Personal information
- Date of birth: 5 April 2000 (age 26)
- Place of birth: Thiaroye-sur-Mer, Senegal
- Height: 1.76 m (5 ft 9 in)
- Position: Winger

Team information
- Current team: Prishtina
- Number: 17

Youth career
- 0000–2018: ETICS Mboro

Senior career*
- Years: Team / Apps / (Gls)
- 2018–2020: AS Pikine / ? / (?)
- 2020–2022: Teungueth FC / ? / (?)
- 2022–2023: Guédiawaye FC / ? / (?)
- 2023–2024: Karşıyaka Anamur / ? / (?)
- 2024–2025: Gostivari / 21 / (2)
- 2025–2026: Malisheva / 31 / (9)
- 2026–: Prishtina / 6 / (6)

= Assane Diatta =

Senegalese footballer

Assane Diatta (born 5 April 2000) is a Senegalese professional footballer who plays as a winger for Kosovar club FC Prishtina.

== Club career ==
After developing in Senegalese football in AS Pikine, Teungueth FC and Guédiawaye FC, Diatta moved to Europe to play for Karşıyaka Anamur in the KTFF Süper Lig in Northern Cyprus, a competition which is organized by a federation not affiliated with FIFA. From there, he signed for North Macedonian club KF Gostivari in 2024 and one year later he moved to Kosovo to play for KF Malisheva.
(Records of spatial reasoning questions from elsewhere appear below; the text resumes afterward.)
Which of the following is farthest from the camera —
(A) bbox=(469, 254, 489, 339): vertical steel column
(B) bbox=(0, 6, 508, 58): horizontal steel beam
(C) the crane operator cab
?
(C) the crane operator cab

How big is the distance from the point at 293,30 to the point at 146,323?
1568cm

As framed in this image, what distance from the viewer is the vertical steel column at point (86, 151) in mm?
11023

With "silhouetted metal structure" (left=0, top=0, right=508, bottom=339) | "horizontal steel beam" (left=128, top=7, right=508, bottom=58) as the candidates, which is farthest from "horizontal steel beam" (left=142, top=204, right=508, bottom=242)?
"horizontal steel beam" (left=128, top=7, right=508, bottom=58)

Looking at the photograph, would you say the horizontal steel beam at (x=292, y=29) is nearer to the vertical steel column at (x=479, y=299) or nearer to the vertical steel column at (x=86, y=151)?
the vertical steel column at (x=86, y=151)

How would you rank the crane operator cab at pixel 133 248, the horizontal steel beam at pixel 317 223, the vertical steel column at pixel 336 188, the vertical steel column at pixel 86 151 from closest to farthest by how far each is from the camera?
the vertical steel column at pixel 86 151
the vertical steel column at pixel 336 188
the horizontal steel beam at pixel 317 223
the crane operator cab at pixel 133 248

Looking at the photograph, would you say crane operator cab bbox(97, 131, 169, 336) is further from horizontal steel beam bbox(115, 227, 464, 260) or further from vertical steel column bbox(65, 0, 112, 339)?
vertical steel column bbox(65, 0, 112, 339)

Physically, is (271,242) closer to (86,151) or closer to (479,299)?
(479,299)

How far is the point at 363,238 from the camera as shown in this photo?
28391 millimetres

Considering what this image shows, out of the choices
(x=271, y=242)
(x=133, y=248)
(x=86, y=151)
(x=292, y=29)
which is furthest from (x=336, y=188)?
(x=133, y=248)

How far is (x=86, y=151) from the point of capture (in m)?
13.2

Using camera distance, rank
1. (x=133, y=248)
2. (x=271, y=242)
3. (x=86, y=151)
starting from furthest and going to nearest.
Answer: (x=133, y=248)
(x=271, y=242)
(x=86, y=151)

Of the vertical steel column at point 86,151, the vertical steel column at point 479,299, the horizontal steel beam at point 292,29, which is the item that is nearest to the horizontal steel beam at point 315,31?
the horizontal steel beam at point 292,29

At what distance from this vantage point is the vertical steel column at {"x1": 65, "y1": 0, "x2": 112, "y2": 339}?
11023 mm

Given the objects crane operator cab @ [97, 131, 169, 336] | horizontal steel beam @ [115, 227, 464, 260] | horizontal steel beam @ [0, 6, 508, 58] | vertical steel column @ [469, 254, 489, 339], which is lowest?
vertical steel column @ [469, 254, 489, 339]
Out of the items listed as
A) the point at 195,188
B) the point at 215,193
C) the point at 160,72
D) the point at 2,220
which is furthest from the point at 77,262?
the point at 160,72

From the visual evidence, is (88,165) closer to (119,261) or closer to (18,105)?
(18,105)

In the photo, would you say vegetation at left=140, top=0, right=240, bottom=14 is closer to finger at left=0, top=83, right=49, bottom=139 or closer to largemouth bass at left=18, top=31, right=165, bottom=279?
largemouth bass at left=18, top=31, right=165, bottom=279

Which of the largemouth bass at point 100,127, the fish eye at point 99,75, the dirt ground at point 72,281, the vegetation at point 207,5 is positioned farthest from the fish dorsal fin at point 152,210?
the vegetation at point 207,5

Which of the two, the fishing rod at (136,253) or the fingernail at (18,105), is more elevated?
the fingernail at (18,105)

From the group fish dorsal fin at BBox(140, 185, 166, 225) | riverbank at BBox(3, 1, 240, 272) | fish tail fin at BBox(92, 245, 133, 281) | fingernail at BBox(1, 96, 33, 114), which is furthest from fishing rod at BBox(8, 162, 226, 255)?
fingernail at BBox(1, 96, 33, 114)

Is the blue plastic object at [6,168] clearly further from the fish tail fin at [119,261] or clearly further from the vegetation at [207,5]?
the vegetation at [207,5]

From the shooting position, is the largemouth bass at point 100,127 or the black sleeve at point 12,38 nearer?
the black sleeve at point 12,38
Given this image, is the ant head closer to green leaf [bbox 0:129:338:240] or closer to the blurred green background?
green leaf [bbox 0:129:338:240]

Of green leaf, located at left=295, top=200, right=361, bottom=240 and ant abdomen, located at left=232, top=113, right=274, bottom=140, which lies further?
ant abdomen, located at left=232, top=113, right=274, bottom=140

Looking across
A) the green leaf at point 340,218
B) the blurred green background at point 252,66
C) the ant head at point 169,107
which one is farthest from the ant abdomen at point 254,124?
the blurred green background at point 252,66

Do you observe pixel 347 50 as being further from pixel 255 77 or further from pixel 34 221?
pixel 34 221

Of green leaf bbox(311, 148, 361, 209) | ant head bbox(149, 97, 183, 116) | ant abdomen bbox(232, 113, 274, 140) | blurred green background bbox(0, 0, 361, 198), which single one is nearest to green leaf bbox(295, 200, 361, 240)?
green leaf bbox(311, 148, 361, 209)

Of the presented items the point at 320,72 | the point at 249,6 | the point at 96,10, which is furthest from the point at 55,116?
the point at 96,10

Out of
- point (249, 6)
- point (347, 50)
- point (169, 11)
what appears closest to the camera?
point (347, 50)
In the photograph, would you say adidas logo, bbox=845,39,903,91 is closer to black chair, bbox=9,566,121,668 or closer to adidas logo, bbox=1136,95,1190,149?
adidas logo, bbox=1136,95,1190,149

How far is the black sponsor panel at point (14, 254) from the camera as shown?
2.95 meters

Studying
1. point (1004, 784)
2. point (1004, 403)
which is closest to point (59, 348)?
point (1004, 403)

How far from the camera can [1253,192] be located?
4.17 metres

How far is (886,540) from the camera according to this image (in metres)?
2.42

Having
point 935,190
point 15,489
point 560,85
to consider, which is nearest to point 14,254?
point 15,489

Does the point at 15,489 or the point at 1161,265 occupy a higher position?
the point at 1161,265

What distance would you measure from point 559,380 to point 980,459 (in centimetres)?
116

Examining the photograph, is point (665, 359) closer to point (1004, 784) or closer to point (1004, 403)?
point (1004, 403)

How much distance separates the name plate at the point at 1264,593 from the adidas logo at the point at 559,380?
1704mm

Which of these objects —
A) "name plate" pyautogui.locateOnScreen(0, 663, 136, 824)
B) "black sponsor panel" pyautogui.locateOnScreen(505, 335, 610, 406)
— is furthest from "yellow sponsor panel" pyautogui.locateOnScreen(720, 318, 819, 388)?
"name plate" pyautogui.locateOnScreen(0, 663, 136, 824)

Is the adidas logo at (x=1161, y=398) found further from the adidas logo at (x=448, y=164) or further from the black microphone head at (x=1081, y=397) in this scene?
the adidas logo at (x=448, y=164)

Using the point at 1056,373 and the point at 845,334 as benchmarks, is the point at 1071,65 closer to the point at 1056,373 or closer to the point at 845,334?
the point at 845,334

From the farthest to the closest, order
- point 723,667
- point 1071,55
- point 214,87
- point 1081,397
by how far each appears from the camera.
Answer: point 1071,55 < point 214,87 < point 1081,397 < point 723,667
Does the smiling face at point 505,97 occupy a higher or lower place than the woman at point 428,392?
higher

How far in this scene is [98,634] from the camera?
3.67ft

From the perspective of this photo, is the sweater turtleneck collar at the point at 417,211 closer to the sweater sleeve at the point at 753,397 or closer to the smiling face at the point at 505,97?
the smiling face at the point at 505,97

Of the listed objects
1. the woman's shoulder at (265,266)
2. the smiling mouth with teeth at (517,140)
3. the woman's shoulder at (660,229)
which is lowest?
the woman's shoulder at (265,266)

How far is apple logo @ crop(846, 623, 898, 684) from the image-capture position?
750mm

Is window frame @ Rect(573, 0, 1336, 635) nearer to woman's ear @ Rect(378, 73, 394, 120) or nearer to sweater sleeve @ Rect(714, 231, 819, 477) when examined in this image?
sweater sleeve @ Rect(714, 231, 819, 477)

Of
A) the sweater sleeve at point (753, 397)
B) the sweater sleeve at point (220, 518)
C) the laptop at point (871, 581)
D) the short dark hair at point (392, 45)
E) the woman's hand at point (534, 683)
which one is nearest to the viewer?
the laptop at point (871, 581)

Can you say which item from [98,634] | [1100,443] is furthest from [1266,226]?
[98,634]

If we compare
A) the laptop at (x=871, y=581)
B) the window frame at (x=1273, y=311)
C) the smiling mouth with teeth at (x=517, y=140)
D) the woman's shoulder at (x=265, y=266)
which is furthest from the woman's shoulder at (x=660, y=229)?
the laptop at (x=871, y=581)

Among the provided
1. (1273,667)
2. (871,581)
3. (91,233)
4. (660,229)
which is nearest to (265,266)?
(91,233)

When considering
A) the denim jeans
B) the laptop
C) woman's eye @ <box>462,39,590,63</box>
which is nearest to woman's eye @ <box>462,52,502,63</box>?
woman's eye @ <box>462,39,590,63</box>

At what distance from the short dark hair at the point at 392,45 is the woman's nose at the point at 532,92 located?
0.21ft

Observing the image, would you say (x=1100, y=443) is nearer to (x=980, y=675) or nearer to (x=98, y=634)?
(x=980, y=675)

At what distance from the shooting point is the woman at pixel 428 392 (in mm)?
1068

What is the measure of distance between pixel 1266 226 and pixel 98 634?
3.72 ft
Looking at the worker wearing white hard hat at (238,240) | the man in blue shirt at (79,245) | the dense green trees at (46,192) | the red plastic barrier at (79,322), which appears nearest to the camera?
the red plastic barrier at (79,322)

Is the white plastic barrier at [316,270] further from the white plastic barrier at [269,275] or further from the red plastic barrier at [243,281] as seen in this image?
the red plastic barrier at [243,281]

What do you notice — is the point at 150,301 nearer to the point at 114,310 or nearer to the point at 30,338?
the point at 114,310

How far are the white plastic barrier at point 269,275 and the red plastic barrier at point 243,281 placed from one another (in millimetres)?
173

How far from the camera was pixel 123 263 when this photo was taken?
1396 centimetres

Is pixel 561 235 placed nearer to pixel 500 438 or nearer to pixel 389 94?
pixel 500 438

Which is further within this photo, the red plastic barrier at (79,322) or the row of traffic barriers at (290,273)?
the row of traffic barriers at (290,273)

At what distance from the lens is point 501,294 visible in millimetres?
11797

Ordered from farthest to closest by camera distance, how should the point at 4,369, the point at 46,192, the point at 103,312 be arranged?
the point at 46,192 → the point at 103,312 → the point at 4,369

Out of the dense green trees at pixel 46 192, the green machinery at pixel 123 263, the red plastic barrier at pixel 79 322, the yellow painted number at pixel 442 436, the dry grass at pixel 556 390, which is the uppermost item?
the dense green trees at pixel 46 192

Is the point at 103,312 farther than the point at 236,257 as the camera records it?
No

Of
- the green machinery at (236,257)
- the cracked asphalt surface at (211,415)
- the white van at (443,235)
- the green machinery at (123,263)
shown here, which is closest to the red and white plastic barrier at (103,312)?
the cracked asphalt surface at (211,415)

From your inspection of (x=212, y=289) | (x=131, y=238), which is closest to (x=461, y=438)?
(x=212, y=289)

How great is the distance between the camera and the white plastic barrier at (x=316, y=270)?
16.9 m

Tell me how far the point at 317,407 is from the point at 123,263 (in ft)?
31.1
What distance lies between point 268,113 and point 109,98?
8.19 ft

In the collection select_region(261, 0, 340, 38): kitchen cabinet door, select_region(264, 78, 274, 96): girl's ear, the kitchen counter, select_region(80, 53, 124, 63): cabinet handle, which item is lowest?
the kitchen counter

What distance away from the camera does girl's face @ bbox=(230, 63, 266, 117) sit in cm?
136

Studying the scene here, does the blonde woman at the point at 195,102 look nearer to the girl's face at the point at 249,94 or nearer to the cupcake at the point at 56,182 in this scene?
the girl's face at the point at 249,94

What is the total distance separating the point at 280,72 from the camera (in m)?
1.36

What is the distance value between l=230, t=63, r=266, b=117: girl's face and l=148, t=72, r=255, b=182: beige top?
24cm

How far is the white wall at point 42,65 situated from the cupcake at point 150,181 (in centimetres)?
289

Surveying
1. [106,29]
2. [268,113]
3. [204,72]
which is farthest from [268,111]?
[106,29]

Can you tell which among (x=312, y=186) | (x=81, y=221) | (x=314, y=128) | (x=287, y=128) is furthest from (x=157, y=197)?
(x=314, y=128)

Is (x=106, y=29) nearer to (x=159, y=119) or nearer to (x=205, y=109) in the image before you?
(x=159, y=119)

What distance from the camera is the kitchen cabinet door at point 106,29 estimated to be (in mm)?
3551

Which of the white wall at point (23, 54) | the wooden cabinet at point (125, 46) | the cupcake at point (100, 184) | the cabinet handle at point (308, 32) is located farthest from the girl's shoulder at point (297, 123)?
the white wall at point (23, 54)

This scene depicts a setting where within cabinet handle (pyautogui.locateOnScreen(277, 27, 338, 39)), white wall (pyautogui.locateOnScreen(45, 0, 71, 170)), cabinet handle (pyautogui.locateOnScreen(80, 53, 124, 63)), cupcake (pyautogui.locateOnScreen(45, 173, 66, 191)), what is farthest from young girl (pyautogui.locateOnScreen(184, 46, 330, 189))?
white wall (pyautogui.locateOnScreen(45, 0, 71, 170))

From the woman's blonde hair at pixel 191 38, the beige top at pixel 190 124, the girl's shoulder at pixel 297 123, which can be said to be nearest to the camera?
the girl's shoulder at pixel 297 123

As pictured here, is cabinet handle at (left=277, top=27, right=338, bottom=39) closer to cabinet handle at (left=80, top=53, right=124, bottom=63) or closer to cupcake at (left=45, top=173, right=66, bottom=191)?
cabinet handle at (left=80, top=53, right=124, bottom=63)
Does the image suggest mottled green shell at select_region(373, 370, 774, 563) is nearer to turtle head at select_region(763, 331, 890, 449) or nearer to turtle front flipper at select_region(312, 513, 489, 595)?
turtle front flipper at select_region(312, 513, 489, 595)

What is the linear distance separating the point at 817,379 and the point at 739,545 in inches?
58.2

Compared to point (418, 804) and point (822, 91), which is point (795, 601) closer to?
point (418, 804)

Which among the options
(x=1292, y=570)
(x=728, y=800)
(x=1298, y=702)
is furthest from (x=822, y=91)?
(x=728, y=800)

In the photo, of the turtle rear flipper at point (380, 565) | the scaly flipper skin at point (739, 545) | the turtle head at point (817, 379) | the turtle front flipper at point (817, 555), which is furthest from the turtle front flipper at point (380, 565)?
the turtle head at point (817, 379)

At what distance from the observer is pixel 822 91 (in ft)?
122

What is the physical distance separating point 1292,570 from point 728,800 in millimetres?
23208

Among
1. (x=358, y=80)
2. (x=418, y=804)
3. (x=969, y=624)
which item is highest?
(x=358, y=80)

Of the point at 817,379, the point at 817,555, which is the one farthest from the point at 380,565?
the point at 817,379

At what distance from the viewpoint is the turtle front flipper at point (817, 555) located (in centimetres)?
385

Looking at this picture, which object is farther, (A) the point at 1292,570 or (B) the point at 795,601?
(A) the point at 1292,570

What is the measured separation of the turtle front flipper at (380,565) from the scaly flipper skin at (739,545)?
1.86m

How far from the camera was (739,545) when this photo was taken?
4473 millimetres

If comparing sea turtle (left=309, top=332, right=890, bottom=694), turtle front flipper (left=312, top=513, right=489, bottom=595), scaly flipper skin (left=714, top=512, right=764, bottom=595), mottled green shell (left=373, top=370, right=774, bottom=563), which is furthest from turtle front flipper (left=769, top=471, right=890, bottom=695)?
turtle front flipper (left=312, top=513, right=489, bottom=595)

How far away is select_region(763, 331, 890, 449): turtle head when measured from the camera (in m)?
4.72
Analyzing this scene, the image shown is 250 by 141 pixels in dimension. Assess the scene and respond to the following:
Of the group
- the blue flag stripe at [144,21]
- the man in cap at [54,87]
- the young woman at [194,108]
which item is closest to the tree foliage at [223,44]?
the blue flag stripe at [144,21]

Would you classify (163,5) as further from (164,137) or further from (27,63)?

In the 2025-26 Football Superleague of Kosovo, he scored nine goals and attracted interest from abroad before agreeing to remain in the same league signing for FC Prishtina. He scored six goals in the six opening games of the 2026-27 Football Superleague of Kosovo and was selected as the "Player of the Week" in the sixth matchday by the Football Federation of Kosovo.